Consigne 1 =
D'après le passage sur Terrence Malick, combien d'années se sont écoulées entre son deuxième et son troisième film ?
Consigne 2 =
Reprenez le passage sur Terrence Malick là où il s'arrête et poursuivez-en la rédaction.

Extrait du document =
________________________

Alors qu’il avait déjà pas mal fait parlé de lui cette année avec son documentaire Voyage of Time, qui a suffisamment marché au point d’en multiplier les « séances uniques », Terrence Malick ne s’arrête pas là et propose déjà un nouveau film, plus proche de la tradition de son cinéma. Lui qui à une époque était le cinéaste le plus discret de tous les temps – l’écart entre son deuxième et troisième film était même de 20 ans – et en passe de devenir un des plus prolifiques de ces dernières années. Avec ce Song to Song, où il réunit encore un casting dantesque, il continue dans la lignée de son précédent film de « fiction », Knight of Cups. Mais au lieu de se concentrer sur la solitude de l’Homme moderne prisonnier de ses propres démons, il esquisse les déboires amoureux de 4 individus qui se mêlent et se démêlent dans l’espoir de trouver ce qui comblera le vide de leurs existences.

________________________

Items du jeu de données:
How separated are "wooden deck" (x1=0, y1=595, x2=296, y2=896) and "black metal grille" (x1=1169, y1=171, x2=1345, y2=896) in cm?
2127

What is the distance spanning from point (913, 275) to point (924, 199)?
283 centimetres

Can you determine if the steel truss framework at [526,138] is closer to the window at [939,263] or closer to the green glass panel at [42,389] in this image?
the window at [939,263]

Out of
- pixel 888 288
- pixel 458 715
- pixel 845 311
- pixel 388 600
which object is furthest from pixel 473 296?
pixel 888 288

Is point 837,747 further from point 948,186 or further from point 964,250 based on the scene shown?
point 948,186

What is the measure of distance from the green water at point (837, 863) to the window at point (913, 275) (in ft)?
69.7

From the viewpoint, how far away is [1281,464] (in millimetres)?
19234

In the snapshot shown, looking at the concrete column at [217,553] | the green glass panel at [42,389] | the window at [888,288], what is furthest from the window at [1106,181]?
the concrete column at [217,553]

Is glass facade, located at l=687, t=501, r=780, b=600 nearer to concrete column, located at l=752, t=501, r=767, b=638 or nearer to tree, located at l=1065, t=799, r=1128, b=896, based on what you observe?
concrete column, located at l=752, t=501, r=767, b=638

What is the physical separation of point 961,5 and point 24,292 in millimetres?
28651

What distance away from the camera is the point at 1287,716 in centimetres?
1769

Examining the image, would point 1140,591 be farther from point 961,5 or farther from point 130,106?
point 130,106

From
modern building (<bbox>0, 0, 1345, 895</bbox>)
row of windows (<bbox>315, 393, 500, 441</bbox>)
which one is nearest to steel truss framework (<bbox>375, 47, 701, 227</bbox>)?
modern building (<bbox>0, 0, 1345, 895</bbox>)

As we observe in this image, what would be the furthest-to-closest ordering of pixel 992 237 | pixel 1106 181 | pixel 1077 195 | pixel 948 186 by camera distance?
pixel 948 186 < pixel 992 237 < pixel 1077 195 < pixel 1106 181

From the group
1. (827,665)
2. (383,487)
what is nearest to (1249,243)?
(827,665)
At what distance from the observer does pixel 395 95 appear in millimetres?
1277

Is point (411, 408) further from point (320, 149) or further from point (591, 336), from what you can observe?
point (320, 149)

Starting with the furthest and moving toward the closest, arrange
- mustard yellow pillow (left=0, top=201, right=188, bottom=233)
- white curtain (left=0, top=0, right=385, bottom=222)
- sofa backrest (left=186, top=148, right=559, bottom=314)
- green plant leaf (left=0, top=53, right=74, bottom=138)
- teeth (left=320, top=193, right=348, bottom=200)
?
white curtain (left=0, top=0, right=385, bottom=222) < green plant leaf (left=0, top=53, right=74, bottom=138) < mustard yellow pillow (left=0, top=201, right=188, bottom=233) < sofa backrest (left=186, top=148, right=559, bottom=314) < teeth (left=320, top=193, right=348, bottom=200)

________________________

Résultat de l'exercice 1 =
20 ans.

Résultat de l'exercice 2 =
Encore une fois chez Malick, la forme embrasse le fond. L’osmose est toujours aussi parfaite avec l’utilisation du grand angle qui permet de totalement s’ancrer dans cet univers de sensation et de poésie. La photographie d’Emmanuel Lubezki fait des merveilles avec ce très joli travail sur les cadres et le clair-obscur qui parvient souvent à créer des visions sans pareilles. Mais c’est aussi par le montage que Song to Song arrive à impressionner notamment dans cette manière si particulière que le film a de brouiller la linéarité mais de parvenir à être très clair dans sa temporalité. Un travail d’équilibriste qui jongle avec fluidité avec les différents points de vue des personnages mais aussi les barrières du temps. C’est avec cette recherche de l’expérience de vie que Malick touche au génie, car il arrive avec beaucoup d’humanité à retranscrire des moments pourtant indescriptibles et difficiles à capter. Surtout que le film évolue dans un univers moins élitiste que celui de Knight of Cups par exemple, et permet à Malick de reconnecter avec une certaine forme de concret et se rapprocher ainsi de son spectateur. Cependant, c’est dans l’utilisation de l’ambiance sonore que le cinéaste déçoit ici. L’utilisation de la musique est relativement quelconque, ce qui est dommage pour un film qui se passe dans ce monde-là, Malick aurait aisément pu pousser le délire plus loin. Il faut aussi reconnaître que sa mise en scène commence un peu à stagner, malgré de très bonnes idées durant la première heure de film notamment dans sa manière de mettre en image de façon très symbolique le triangle amoureux formé par son trio principal où ces derniers se désynchronisent petit à petit les uns des autres, il réutilise des partitions déjà vues dans ses précédentes œuvres. Il gagne un peu en émotion mais perd en pertinence.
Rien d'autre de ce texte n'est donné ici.